Les Chroniques de l'Imaginaire

Le livre écorné de ma vie - Shepard, Lucius

Thomas Cradle est un écrivain à succès. Un jour, il tombe sur un roman signé, apparemment, par un homonyme. Curieux, il se le procure, et est troublé de constater non seulement des similitudes biographiques avec l'auteur, mais aussi que le style de ce dernier ressemble bien à sa propre écriture au début de sa carrière.

Il décide de reproduire le périple raconté dans le roman en question, et part donc au Cambodge. Il n'est toutefois pas question de voyager à la dure, et il loue un bateau confortable. La belle Lucy apportera sa connaissance des drogues, et ses propres charmes s'ajouteront à ceux du voyage. Assez rapidement, toutefois, des phénomènes troublants se produisent, et il est de plus en plus certain qu'en effet un autre, voire d'autres, Tom Cradle existe(nt) bel et bien.

Le style très reconnaissable de l'auteur, ainsi que son ironie discrète, seront familiers à ses lecteurs habituels. Ceux qui ne l'auraient encore jamais lu pourraient être tentés pour un début par ce roman court.

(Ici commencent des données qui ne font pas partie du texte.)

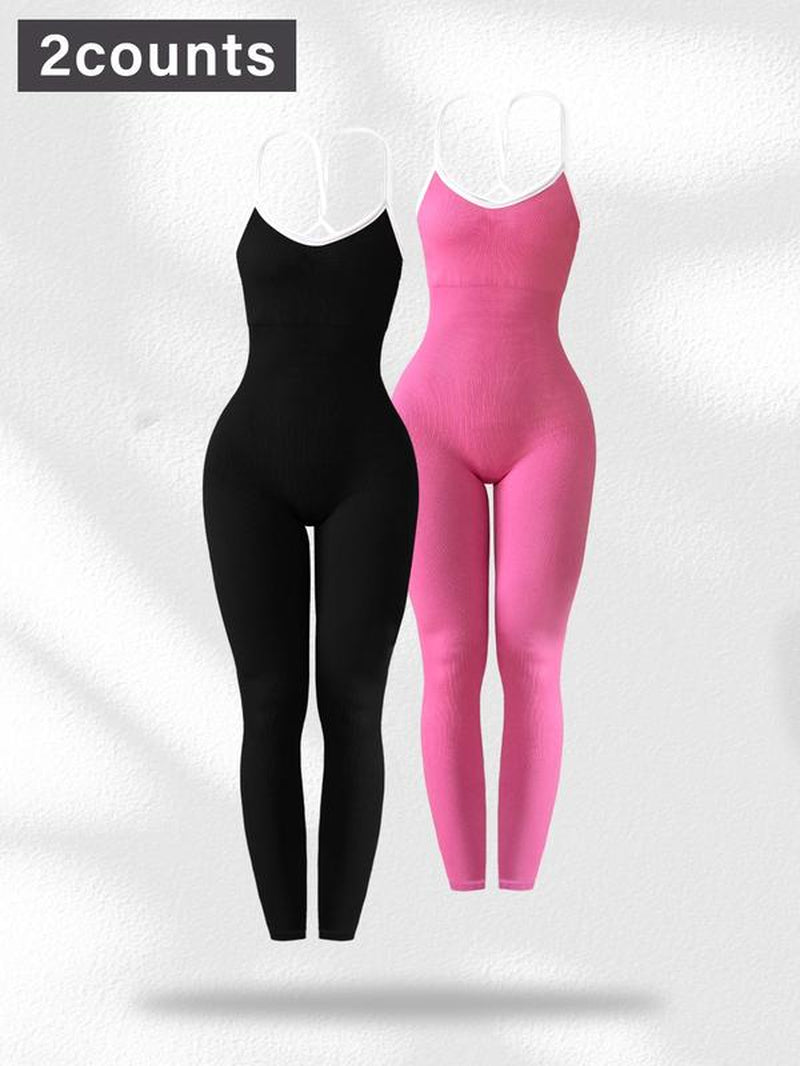 Women'S Contrast Binding Sports Jumpsuit, Sporty Comfortable Breathable Backless Sleeveless Butt Lifting Jumpsuit for Yoga Gym Workout, Athleisure Style Ladies Sportswear for All Seasons, Gym Wear, Sporty Comfy Jumpsuit, Yoga Jumpsuits, Fitness Activewear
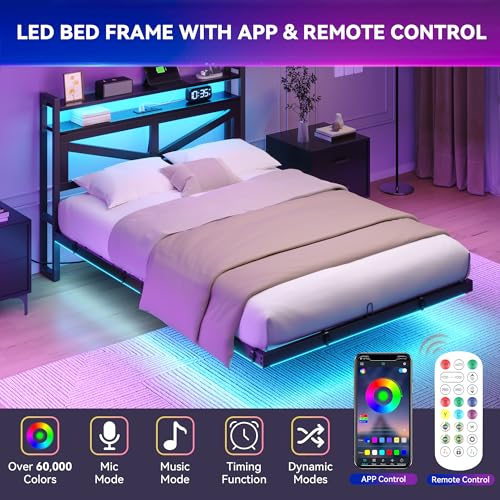 YITAHOME Twin Size Floating Bed Frame with USB Charging Station Storage Headboard and with Led Light, Heavy Duty Metal Platform Bed Frame, No Box Spring Needed, Easy Assembly and Noise Free, Black YITAHOME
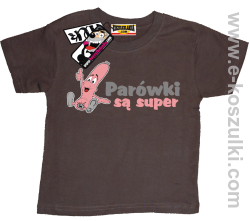 Parówki są super koszulka dziecięca - brązowy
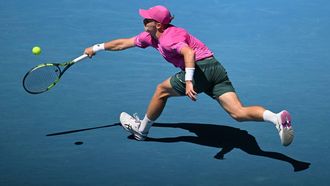epa12660479 Jesper De Jong of the Netherlands in action during the Men’s 1st round match against Daniil Medvedev of Russia on day 2 of the 2026 Australian Open tennis tournament at Melbourne Park in Melbourne, Australia, 19 January 2026.  EPA/LUKAS COCH AUSTRALIA AND NEW ZEALAND OUT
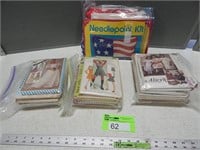 Sewing patterns and a needlepoint kit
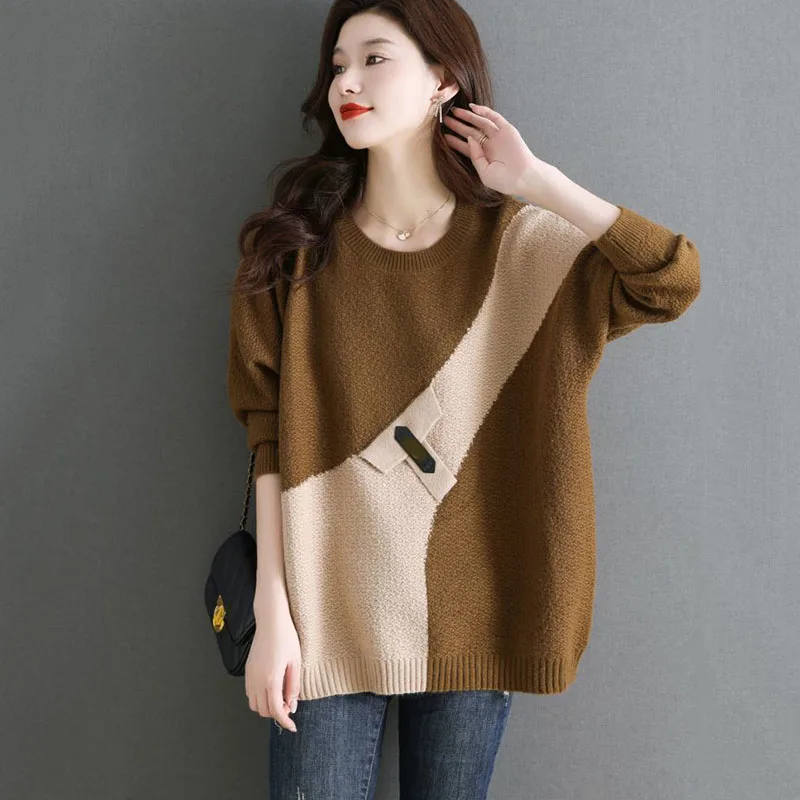 New Authentic High-end Women's Pullover Sweater Coat Autumn Winter Warm Knitted Bottoms Crewneck Female Long Knitwear Outerwear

Lucius Shepard fait partie de ces écrivains à l'aise sur la ligne entre réalisme et fantastique, là où le monde que nous connaissons est sans cesse sur le point de devenir autre chose.

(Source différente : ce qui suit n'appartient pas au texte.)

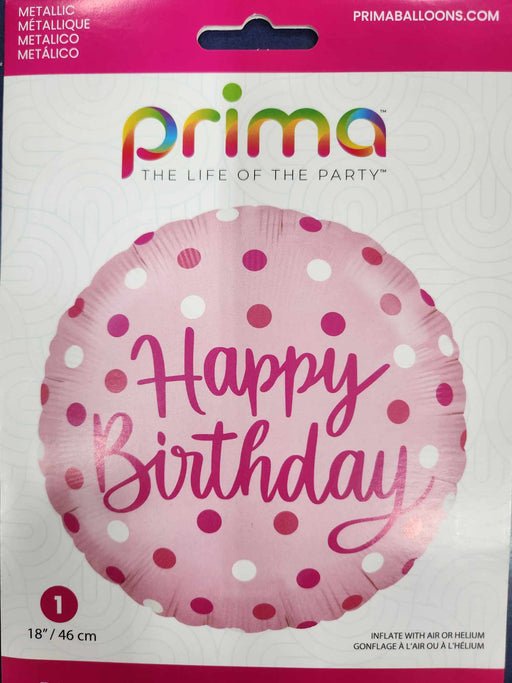 Happy Birthday Pink Dots Foil Balloon 18''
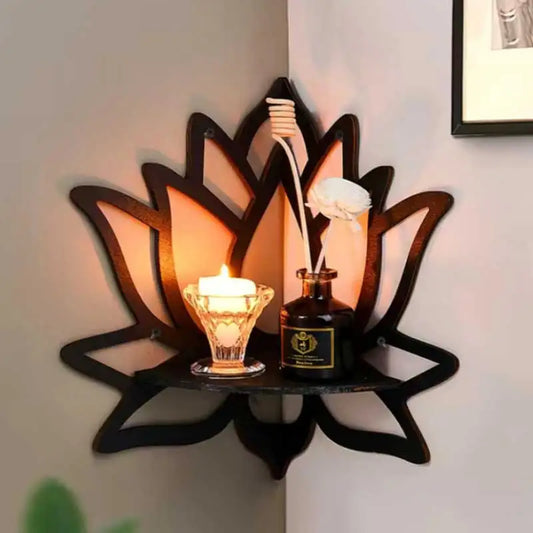 Wooden Lotus Hollow Decorative Rack – Wall-Mounted Shelf for Aromatherapy &amp; Essential Oils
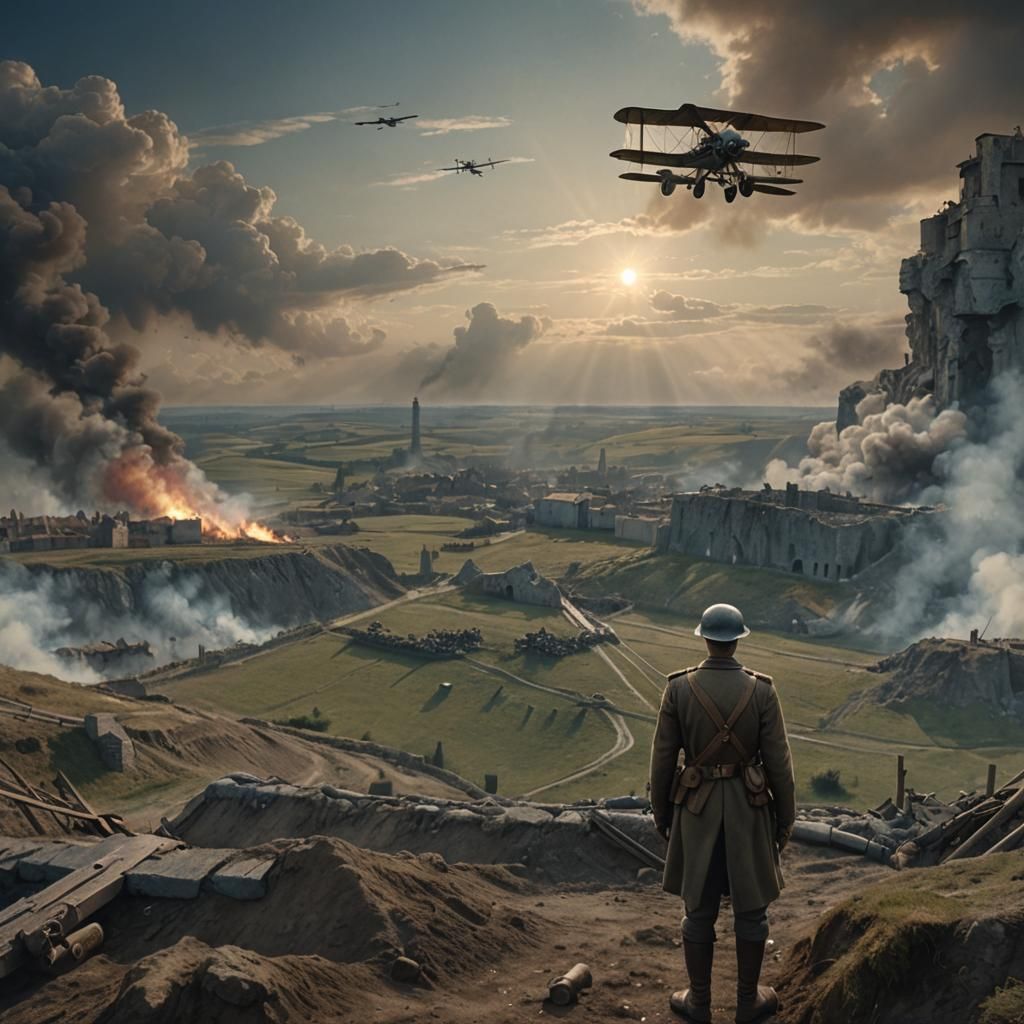 WW1 Italian Soldier in Battlefield: Matte Painting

Ici, il s'agit d'imaginer comment quelqu'un peut évoluer, comment de petits changements peuvent croître, et les conséquences que cela peut avoir, dans les rapports de chacun aux autres, avec ou sans majuscule. J'ai trouvé particulièrement intéressante, pour ma part, l'image d'une entité supérieure, inconnaissable, et la relation que chacune des versions de Cradle peut avoir avec elle, mon idée étant que, dans tous leurs aspects antipathiques, les Cradle sont une représentation adéquate de l'humanité dans son ensemble. De ce fait, les différentes hypothèses quant à sa relation avec ladite entité m'ont bien plu.

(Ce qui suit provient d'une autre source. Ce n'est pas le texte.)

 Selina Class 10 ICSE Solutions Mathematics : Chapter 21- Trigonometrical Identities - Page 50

Par ailleurs, cette sorte de road-movie aquatique dans une Asie du Sud-Est très largement fantasmée fait inévitablement penser au Conrad d'Au coeur des ténèbres, différence de continent mise à part, bien sûr. La critique omniprésente dans le roman de la conduite des Occidentaux en Asie, bien que discrète, accompagne le narrateur. Celui-ci, comme les autres personnages, est dessiné à grand traits, mais cette aquarelle n'en est pas moins acérée.

En somme, une lecture qui plaira certainement aux fans de Shepard, et qui à mon sens constitue une bonne introduction à l'auteur pour les autres, d'autant que la couverture à la fois superbe et appropriée d'Aurélien Police en fait une nouvelle publication remarquable dans une excellente collection.